We recommend that the CID for Q-TWiST is 10% of overall survival in a study, and differences of 15% are clearly clinically important. If less is known about a specific treatment and/or disease area, the CID should be greater than 5% but not more than 10% in planning sample size and statistical power. These CID estimates should be interpreted with caution, pending confirmation in future studies by direct patient assessment of the clinically relevant health states for Q-TWiST.
质量调整无疾病症状和毒性时间(Q-TWiST)分析方法常用于评估癌症临床试验的结果,但关于什么构成临床重要差异(CID)的信息很少。我们回顾了Q-TWiST、健康相关生活质量(HRQL)和效用测量文献,以制定Q-TWiST的CID建议。我们还提供了测量健康效用和设计Q-TWiST研究的建议。

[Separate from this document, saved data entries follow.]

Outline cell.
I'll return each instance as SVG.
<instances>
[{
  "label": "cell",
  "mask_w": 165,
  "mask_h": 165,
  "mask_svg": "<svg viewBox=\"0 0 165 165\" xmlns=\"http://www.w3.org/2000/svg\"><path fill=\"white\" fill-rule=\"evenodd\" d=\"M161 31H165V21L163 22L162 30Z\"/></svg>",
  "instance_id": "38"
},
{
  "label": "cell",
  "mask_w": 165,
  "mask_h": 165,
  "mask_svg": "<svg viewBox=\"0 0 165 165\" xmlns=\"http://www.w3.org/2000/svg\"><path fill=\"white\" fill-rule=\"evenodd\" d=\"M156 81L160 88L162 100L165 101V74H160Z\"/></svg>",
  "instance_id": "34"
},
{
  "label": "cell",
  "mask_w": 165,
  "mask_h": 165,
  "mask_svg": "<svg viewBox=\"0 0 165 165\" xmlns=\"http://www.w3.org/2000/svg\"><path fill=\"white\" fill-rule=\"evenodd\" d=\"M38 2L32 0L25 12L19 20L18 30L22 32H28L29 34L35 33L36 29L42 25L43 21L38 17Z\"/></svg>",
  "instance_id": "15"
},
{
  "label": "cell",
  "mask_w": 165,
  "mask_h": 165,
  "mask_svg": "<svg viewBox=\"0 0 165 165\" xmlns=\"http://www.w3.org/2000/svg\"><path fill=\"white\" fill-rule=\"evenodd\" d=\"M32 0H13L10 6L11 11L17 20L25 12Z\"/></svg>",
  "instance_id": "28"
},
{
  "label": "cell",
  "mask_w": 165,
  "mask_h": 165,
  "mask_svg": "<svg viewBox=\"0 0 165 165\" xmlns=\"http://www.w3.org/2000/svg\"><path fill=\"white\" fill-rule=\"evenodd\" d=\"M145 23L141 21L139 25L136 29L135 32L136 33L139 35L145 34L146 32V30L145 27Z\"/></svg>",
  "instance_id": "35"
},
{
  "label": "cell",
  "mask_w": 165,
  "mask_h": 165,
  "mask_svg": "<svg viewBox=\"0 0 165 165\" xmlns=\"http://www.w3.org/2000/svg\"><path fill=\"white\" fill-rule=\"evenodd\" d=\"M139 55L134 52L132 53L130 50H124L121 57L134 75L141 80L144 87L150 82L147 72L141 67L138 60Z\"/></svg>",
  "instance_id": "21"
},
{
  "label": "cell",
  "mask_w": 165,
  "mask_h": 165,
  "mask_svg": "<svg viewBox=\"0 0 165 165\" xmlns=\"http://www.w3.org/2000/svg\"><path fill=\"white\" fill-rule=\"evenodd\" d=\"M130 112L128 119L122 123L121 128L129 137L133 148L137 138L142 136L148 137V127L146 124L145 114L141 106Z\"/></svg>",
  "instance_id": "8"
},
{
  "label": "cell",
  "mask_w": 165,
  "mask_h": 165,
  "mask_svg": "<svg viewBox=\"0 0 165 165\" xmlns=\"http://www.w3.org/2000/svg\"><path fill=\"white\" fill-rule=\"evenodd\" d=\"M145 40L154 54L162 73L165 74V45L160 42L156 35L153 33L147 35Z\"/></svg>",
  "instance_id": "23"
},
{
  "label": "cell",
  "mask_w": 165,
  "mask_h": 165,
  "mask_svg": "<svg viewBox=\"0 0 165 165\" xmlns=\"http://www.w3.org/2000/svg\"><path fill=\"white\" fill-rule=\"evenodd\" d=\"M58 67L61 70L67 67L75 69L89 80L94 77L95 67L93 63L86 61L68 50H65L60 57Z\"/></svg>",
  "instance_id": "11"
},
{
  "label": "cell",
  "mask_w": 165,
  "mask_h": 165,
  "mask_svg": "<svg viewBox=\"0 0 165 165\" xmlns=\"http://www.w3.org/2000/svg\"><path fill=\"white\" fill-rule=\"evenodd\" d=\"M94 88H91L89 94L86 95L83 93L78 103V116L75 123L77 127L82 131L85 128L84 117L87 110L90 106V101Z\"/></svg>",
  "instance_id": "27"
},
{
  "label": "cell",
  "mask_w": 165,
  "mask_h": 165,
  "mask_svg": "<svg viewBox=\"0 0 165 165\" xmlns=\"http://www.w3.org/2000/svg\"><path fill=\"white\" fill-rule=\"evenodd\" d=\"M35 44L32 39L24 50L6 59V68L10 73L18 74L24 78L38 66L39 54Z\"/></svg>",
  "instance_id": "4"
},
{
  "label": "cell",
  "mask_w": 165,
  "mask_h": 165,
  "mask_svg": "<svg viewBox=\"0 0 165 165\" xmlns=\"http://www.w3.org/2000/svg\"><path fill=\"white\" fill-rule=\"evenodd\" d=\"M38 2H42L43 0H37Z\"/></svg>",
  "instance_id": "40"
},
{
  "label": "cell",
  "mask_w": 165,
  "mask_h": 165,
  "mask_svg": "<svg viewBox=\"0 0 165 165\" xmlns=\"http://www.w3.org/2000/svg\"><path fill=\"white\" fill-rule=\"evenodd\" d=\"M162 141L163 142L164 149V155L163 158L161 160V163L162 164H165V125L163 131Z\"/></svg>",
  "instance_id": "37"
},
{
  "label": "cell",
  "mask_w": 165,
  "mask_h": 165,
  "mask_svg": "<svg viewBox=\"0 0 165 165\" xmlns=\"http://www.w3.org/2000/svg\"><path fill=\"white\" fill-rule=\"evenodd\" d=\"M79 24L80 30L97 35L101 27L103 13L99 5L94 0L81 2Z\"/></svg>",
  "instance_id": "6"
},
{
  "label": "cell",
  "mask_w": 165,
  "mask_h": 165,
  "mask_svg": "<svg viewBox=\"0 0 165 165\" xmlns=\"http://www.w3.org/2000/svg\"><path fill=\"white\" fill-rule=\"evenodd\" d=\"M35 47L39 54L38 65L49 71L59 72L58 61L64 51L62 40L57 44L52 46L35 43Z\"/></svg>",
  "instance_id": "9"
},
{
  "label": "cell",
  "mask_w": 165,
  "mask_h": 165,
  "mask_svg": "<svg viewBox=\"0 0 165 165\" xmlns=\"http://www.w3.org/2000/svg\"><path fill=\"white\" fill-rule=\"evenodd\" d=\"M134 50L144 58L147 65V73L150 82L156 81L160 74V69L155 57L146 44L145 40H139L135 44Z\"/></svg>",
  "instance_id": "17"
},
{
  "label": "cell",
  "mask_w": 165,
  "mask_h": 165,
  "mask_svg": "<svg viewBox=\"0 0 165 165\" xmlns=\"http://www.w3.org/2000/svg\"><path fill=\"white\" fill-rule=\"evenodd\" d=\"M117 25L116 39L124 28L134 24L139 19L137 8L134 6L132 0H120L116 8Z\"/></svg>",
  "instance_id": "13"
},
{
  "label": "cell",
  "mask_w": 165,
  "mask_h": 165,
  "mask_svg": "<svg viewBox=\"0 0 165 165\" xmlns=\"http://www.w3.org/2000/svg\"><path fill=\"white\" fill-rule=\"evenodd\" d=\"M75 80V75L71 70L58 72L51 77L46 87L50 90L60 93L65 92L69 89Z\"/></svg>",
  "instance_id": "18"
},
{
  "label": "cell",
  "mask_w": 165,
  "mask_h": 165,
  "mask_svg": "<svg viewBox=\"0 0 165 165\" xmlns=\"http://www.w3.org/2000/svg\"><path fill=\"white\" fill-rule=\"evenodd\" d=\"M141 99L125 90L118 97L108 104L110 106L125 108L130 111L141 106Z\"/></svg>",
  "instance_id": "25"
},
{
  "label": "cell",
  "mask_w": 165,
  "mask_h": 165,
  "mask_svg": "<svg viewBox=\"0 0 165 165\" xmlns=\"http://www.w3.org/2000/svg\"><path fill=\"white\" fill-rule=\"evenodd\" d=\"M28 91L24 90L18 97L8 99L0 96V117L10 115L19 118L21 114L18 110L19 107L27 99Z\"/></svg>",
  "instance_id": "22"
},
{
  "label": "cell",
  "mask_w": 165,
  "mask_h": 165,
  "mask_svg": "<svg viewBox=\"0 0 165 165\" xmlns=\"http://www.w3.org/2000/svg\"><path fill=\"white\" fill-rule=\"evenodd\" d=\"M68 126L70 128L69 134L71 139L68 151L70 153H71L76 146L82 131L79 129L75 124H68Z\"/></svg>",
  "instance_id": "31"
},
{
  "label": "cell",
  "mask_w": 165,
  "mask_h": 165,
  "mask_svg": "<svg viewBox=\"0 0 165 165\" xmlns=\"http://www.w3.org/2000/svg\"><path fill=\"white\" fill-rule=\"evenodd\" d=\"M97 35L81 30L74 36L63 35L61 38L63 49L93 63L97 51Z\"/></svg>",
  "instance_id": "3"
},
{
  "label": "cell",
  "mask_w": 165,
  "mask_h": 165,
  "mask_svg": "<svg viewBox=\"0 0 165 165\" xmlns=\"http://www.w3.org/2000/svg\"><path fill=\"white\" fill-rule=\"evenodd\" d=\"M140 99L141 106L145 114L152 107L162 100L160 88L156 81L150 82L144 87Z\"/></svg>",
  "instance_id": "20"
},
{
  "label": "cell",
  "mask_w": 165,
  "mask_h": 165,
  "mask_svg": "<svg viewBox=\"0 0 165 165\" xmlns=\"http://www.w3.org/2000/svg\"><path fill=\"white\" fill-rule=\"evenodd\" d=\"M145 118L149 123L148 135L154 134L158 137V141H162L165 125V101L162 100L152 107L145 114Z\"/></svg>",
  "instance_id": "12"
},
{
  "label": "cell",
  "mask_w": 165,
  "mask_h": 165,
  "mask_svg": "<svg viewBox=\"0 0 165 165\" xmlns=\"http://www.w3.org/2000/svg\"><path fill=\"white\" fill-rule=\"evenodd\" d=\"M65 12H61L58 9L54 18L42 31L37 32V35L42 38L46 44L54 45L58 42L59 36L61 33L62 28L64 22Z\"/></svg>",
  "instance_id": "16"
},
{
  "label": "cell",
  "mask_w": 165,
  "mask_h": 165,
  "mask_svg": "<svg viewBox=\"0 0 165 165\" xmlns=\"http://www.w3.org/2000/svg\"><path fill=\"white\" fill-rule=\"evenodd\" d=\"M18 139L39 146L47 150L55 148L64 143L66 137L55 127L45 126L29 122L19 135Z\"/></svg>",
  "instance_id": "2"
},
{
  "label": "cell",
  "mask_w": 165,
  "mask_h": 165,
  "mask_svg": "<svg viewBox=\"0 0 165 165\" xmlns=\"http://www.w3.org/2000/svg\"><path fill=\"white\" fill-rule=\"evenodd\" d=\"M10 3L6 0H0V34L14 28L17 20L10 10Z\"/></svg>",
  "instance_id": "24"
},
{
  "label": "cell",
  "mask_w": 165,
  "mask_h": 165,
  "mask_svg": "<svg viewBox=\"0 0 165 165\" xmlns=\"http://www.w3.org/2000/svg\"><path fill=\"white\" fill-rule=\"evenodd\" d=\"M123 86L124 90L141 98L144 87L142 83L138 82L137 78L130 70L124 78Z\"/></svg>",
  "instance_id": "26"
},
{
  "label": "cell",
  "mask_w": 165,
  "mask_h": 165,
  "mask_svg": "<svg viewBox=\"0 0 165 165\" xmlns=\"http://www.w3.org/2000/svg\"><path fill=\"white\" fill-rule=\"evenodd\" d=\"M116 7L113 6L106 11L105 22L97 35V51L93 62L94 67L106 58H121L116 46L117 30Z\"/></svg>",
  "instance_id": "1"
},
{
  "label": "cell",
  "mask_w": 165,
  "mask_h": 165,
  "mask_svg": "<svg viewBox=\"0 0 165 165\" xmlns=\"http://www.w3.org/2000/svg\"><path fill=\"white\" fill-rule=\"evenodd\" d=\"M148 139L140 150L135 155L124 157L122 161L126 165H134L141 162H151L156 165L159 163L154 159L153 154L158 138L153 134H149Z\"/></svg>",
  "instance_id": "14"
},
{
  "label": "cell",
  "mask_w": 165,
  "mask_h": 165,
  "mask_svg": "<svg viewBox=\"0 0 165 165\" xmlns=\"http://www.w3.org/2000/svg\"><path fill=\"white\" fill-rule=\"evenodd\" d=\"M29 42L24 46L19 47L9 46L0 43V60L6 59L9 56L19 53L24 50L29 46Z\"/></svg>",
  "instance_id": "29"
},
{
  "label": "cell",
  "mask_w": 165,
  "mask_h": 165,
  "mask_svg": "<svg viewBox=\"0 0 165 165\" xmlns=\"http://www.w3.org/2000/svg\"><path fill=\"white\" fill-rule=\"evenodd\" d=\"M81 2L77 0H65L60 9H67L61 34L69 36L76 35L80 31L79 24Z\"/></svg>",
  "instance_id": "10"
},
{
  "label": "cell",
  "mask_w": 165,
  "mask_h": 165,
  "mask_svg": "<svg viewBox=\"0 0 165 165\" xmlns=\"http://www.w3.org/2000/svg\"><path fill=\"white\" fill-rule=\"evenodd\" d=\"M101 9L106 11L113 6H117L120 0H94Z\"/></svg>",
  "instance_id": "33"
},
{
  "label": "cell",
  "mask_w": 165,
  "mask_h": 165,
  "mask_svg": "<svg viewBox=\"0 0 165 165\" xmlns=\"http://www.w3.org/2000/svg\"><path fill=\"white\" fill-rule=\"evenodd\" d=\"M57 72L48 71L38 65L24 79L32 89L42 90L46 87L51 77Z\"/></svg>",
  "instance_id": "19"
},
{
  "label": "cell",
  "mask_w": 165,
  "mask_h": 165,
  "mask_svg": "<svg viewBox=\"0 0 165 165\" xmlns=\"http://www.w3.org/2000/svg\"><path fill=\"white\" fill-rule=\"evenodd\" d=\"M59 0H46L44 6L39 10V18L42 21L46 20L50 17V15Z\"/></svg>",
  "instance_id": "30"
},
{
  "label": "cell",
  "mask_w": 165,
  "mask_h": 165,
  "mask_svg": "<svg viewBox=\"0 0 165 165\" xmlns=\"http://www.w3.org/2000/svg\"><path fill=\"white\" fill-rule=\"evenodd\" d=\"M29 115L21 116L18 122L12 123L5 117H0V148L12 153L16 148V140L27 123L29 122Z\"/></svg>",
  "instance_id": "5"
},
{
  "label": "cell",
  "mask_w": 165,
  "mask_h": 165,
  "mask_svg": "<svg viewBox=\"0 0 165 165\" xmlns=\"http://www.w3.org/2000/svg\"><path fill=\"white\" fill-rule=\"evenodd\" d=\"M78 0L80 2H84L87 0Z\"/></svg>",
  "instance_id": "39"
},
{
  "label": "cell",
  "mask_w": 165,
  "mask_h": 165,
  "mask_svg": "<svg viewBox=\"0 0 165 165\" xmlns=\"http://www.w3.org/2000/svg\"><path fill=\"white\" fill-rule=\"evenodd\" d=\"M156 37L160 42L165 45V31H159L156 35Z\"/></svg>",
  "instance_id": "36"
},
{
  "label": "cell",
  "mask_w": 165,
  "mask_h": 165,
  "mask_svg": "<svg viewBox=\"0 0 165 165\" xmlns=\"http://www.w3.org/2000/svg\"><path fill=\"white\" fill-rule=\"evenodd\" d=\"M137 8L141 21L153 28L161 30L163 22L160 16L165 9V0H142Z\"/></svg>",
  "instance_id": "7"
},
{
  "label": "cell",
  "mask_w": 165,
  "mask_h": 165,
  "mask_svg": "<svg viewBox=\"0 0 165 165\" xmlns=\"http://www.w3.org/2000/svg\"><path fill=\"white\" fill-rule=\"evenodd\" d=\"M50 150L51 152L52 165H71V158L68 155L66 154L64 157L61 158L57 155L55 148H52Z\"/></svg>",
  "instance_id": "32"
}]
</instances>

检索1986年至2003年间的英文文献,查找肿瘤学中的Q-TWiST研究。我们根据总体、无进展和质量调整生存的中位随访时间估计治疗之间的百分比差异。我们还回顾了有关临床重要性的相关HRQL和效用文献。
对于大多数(56%)观察到的、已发表的Q-TWiST分析值,治疗之间的总体差异在12%至19%之间。四分之三的Q-TWiST研究的生存获益为12%至17%,而无进展生存的差异范围为12%至26%。评估HRQL评分变化临床重要性的研究表明,5%至10%的变化具有临床意义,其他研究表明,0.5标准差是慢性病HRQL变化的合理阈值。同样,健康状态效用文献中的一项指南是,标准博弈效用评分中5%至10%的差异具有临床重要性。Q-TWiST研究有多种健康效用来源,最有效的来源是患者或普通公众,尽管大多数研究依赖敏感性分析,未收集效用。
我们建议,在一项研究中,Q-TWiST的CID为总生存的10%,15%的差异显然具有临床重要性。如果对特定治疗和/或疾病领域了解较少,在规划样本量和统计效力时,CID应大于5%但不超过10%。在通过患者直接评估Q-TWiST的临床相关健康状态在未来研究中得到证实时,这些CID估计值应谨慎解释。